WHAT THE TASK ASKS | Below are some records; output all of them exactly as they read.

╭─ DATA

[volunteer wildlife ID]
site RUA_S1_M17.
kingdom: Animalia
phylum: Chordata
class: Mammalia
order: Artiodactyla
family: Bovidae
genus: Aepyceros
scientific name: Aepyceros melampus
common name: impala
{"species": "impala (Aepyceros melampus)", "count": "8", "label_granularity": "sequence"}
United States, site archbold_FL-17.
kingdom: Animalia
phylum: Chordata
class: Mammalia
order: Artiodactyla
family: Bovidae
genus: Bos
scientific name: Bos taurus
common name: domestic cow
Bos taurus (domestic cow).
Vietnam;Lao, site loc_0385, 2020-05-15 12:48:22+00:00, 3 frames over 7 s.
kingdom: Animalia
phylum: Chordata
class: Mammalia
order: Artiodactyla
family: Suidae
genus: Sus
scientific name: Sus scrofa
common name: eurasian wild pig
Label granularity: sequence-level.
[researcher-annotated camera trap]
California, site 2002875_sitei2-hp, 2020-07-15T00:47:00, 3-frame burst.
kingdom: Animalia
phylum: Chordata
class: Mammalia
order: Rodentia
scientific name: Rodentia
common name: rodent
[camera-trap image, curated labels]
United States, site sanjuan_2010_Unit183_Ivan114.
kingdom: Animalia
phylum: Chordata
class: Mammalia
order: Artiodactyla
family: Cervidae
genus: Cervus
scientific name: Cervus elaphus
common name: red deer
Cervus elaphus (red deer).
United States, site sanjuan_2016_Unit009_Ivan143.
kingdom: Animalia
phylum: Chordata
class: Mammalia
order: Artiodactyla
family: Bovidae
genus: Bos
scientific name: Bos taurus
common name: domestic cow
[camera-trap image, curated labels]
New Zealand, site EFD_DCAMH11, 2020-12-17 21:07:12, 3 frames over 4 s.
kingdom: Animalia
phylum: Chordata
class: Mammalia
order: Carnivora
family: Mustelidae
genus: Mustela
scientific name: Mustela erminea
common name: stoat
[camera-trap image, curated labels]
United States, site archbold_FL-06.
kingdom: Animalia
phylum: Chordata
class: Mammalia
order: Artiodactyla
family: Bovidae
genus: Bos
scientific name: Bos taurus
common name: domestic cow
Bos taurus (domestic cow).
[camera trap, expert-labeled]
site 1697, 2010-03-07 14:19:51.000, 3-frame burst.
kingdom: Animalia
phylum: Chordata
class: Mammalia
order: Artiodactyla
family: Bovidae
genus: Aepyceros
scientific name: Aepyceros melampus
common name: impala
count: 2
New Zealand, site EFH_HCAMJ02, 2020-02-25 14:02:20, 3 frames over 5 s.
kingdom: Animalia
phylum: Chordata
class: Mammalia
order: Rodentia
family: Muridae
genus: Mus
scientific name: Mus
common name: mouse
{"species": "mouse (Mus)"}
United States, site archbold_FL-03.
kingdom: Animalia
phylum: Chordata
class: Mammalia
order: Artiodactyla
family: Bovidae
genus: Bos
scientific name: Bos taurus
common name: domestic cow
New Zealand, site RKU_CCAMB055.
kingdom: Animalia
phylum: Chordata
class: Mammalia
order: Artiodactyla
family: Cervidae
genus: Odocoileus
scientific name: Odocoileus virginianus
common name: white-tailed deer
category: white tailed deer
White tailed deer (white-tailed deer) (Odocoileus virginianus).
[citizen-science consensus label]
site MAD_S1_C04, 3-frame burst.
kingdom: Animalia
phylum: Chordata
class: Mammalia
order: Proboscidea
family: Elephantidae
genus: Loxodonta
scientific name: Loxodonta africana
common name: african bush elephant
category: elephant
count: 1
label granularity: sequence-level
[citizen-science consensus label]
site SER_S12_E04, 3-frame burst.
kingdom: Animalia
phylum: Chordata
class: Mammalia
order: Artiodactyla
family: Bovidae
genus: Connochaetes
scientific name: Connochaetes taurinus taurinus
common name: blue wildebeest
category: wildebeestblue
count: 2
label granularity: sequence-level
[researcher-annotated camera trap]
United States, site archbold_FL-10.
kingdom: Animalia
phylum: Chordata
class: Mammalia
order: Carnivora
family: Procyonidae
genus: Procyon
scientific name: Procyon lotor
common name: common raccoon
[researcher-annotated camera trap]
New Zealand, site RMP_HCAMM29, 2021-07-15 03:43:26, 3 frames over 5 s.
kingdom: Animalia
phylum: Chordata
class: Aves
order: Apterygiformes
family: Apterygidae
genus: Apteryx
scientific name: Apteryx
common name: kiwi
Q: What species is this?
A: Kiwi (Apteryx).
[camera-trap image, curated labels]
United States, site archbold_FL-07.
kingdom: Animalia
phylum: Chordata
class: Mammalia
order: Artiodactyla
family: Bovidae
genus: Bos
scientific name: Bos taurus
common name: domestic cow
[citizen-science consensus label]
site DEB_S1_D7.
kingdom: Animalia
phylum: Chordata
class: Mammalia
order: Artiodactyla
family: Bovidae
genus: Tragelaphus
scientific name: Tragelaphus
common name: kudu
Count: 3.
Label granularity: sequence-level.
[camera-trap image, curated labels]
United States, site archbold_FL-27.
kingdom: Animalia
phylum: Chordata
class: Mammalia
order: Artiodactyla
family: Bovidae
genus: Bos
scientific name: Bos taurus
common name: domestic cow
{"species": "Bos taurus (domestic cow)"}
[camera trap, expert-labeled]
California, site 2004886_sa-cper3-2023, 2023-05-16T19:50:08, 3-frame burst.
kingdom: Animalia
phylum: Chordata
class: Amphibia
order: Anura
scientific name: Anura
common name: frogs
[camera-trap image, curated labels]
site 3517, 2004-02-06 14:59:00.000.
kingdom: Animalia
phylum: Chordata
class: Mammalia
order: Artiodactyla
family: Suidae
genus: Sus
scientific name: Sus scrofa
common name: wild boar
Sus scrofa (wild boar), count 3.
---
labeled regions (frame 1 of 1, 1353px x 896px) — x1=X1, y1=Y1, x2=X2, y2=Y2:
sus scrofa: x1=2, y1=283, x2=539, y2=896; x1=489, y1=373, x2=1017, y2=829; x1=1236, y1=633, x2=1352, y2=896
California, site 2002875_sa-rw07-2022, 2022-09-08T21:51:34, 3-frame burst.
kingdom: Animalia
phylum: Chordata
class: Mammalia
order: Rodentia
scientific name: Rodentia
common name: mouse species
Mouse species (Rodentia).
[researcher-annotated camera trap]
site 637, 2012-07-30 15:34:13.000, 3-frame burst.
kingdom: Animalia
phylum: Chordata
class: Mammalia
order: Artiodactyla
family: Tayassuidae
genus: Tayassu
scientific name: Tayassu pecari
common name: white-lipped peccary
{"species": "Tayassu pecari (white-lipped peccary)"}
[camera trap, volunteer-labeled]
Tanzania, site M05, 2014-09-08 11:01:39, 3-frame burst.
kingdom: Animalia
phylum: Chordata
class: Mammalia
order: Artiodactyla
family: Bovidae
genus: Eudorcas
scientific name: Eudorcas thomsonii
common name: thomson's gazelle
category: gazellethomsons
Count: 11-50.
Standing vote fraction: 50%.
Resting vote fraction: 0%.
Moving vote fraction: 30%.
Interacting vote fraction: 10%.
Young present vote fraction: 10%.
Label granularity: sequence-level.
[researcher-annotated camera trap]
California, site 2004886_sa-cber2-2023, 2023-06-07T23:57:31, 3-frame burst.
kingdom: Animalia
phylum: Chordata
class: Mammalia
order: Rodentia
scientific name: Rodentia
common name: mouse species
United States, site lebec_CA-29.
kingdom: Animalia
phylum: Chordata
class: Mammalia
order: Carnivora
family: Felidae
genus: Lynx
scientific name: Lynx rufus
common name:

╰─

FINISHED EXERCISE |
[volunteer wildlife ID]
site RUA_S1_M17.
kingdom: Animalia
phylum: Chordata
class: Mammalia
order: Artiodactyla
family: Bovidae
genus: Aepyceros
scientific name: Aepyceros melampus
common name: impala
{"species": "impala (Aepyceros melampus)", "count": "8", "label_granularity": "sequence"}
United States, site archbold_FL-17.
kingdom: Animalia
phylum: Chordata
class: Mammalia
order: Artiodactyla
family: Bovidae
genus: Bos
scientific name: Bos taurus
common name: domestic cow
Bos taurus (domestic cow).
Vietnam;Lao, site loc_0385, 2020-05-15 12:48:22+00:00, 3 frames over 7 s.
kingdom: Animalia
phylum: Chordata
class: Mammalia
order: Artiodactyla
family: Suidae
genus: Sus
scientific name: Sus scrofa
common name: eurasian wild pig
Label granularity: sequence-level.
[researcher-annotated camera trap]
California, site 2002875_sitei2-hp, 2020-07-15T00:47:00, 3-frame burst.
kingdom: Animalia
phylum: Chordata
class: Mammalia
order: Rodentia
scientific name: Rodentia
common name: rodent
[camera-trap image, curated labels]
United States, site sanjuan_2010_Unit183_Ivan114.
kingdom: Animalia
phylum: Chordata
class: Mammalia
order: Artiodactyla
family: Cervidae
genus: Cervus
scientific name: Cervus elaphus
common name: red deer
Cervus elaphus (red deer).
United States, site sanjuan_2016_Unit009_Ivan143.
kingdom: Animalia
phylum: Chordata
class: Mammalia
order: Artiodactyla
family: Bovidae
genus: Bos
scientific name: Bos taurus
common name: domestic cow
[camera-trap image, curated labels]
New Zealand, site EFD_DCAMH11, 2020-12-17 21:07:12, 3 frames over 4 s.
kingdom: Animalia
phylum: Chordata
class: Mammalia
order: Carnivora
family: Mustelidae
genus: Mustela
scientific name: Mustela erminea
common name: stoat
[camera-trap image, curated labels]
United States, site archbold_FL-06.
kingdom: Animalia
phylum: Chordata
class: Mammalia
order: Artiodactyla
family: Bovidae
genus: Bos
scientific name: Bos taurus
common name: domestic cow
Bos taurus (domestic cow).
[camera trap, expert-labeled]
site 1697, 2010-03-07 14:19:51.000, 3-frame burst.
kingdom: Animalia
phylum: Chordata
class: Mammalia
order: Artiodactyla
family: Bovidae
genus: Aepyceros
scientific name: Aepyceros melampus
common name: impala
count: 2
New Zealand, site EFH_HCAMJ02, 2020-02-25 14:02:20, 3 frames over 5 s.
kingdom: Animalia
phylum: Chordata
class: Mammalia
order: Rodentia
family: Muridae
genus: Mus
scientific name: Mus
common name: mouse
{"species": "mouse (Mus)"}
United States, site archbold_FL-03.
kingdom: Animalia
phylum: Chordata
class: Mammalia
order: Artiodactyla
family: Bovidae
genus: Bos
scientific name: Bos taurus
common name: domestic cow
New Zealand, site RKU_CCAMB055.
kingdom: Animalia
phylum: Chordata
class: Mammalia
order: Artiodactyla
family: Cervidae
genus: Odocoileus
scientific name: Odocoileus virginianus
common name: white-tailed deer
category: white tailed deer
White tailed deer (white-tailed deer) (Odocoileus virginianus).
[citizen-science consensus label]
site MAD_S1_C04, 3-frame burst.
kingdom: Animalia
phylum: Chordata
class: Mammalia
order: Proboscidea
family: Elephantidae
genus: Loxodonta
scientific name: Loxodonta africana
common name: african bush elephant
category: elephant
count: 1
label granularity: sequence-level
[citizen-science consensus label]
site SER_S12_E04, 3-frame burst.
kingdom: Animalia
phylum: Chordata
class: Mammalia
order: Artiodactyla
family: Bovidae
genus: Connochaetes
scientific name: Connochaetes taurinus taurinus
common name: blue wildebeest
category: wildebeestblue
count: 2
label granularity: sequence-level
[researcher-annotated camera trap]
United States, site archbold_FL-10.
kingdom: Animalia
phylum: Chordata
class: Mammalia
order: Carnivora
family: Procyonidae
genus: Procyon
scientific name: Procyon lotor
common name: common raccoon
[researcher-annotated camera trap]
New Zealand, site RMP_HCAMM29, 2021-07-15 03:43:26, 3 frames over 5 s.
kingdom: Animalia
phylum: Chordata
class: Aves
order: Apterygiformes
family: Apterygidae
genus: Apteryx
scientific name: Apteryx
common name: kiwi
Q: What species is this?
A: Kiwi (Apteryx).
[camera-trap image, curated labels]
United States, site archbold_FL-07.
kingdom: Animalia
phylum: Chordata
class: Mammalia
order: Artiodactyla
family: Bovidae
genus: Bos
scientific name: Bos taurus
common name: domestic cow
[citizen-science consensus label]
site DEB_S1_D7.
kingdom: Animalia
phylum: Chordata
class: Mammalia
order: Artiodactyla
family: Bovidae
genus: Tragelaphus
scientific name: Tragelaphus
common name: kudu
Count: 3.
Label granularity: sequence-level.
[camera-trap image, curated labels]
United States, site archbold_FL-27.
kingdom: Animalia
phylum: Chordata
class: Mammalia
order: Artiodactyla
family: Bovidae
genus: Bos
scientific name: Bos taurus
common name: domestic cow
{"species": "Bos taurus (domestic cow)"}
[camera trap, expert-labeled]
California, site 2004886_sa-cper3-2023, 2023-05-16T19:50:08, 3-frame burst.
kingdom: Animalia
phylum: Chordata
class: Amphibia
order: Anura
scientific name: Anura
common name: frogs
[camera-trap image, curated labels]
site 3517, 2004-02-06 14:59:00.000.
kingdom: Animalia
phylum: Chordata
class: Mammalia
order: Artiodactyla
family: Suidae
genus: Sus
scientific name: Sus scrofa
common name: wild boar
Sus scrofa (wild boar), count 3.
---
labeled regions (frame 1 of 1, 1353px x 896px) — x1=X1, y1=Y1, x2=X2, y2=Y2:
sus scrofa: x1=2, y1=283, x2=539, y2=896; x1=489, y1=373, x2=1017, y2=829; x1=1236, y1=633, x2=1352, y2=896
California, site 2002875_sa-rw07-2022, 2022-09-08T21:51:34, 3-frame burst.
kingdom: Animalia
phylum: Chordata
class: Mammalia
order: Rodentia
scientific name: Rodentia
common name: mouse species
Mouse species (Rodentia).
[researcher-annotated camera trap]
site 637, 2012-07-30 15:34:13.000, 3-frame burst.
kingdom: Animalia
phylum: Chordata
class: Mammalia
order: Artiodactyla
family: Tayassuidae
genus: Tayassu
scientific name: Tayassu pecari
common name: white-lipped peccary
{"species": "Tayassu pecari (white-lipped peccary)"}
[camera trap, volunteer-labeled]
Tanzania, site M05, 2014-09-08 11:01:39, 3-frame burst.
kingdom: Animalia
phylum: Chordata
class: Mammalia
order: Artiodactyla
family: Bovidae
genus: Eudorcas
scientific name: Eudorcas thomsonii
common name: thomson's gazelle
category: gazellethomsons
Count: 11-50.
Standing vote fraction: 50%.
Resting vote fraction: 0%.
Moving vote fraction: 30%.
Interacting vote fraction: 10%.
Young present vote fraction: 10%.
Label granularity: sequence-level.
[researcher-annotated camera trap]
California, site 2004886_sa-cber2-2023, 2023-06-07T23:57:31, 3-frame burst.
kingdom: Animalia
phylum: Chordata
class: Mammalia
order: Rodentia
scientific name: Rodentia
common name: mouse species
United States, site lebec_CA-29.
kingdom: Animalia
phylum: Chordata
class: Mammalia
order: Carnivora
family: Felidae
genus: Lynx
scientific name: Lynx rufus
common name:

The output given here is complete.